_Text extract_

##########

He loves the jumps, tunnels, and even weaves, and has picked up how to follow my hands already.

However, we have a couple of issues that I am looking for advice on.


Firstly - his wait at the start. At home and on lead his wait's are perfect. We have practiced over and over again, no problem. But we get to the front of the queue in class and I take his lead off and tell him to wait, and zoom, he's off. He usually goes over the first couple of jumps before either coming back to me or running off to see what the dog in the next class over is doing. Once he comes back, he is more likely to wait (not every time though) and if he does he does the course perfect! But, obviously, if we can't wait then its pretty hard to get anywhere with agility!


Second issue - half way through class he starts lying down and looking like he's tired and/or bored. Is this an age thing, a training thing, or an owner's behaviour thing? His first two puppy classes he loved, but the third course (at 6 moths old) we did had so much waiting around that this behaviour started, and it hasn't stopped.

##########

_Task requirements_
Please carry on the post about the young dog's agility classes, picking up right after its final sentence.

_Collected data_
##########

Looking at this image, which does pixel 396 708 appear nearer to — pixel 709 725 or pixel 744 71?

##########

_The result_
Third - this is an issue not related to agility as per say. But his behaviour has got naughty. When he is off lead at the dog park he jumps on people. Not on me, and not at home. But off lead its anyone's game. I think he is getting too excited - but how do I control that when we are out and about with other dogs? He has also stopped listening to the odd command that he knows and has always followed (for instance, 'leave' when we see a muddy pond. Until two weeks ago he listened, but the last couple of times it's been right in!)


Maybe there is a common thread here that I am missing, and most likely my training/energy/behaviour needs adjusting. Ideas? Please???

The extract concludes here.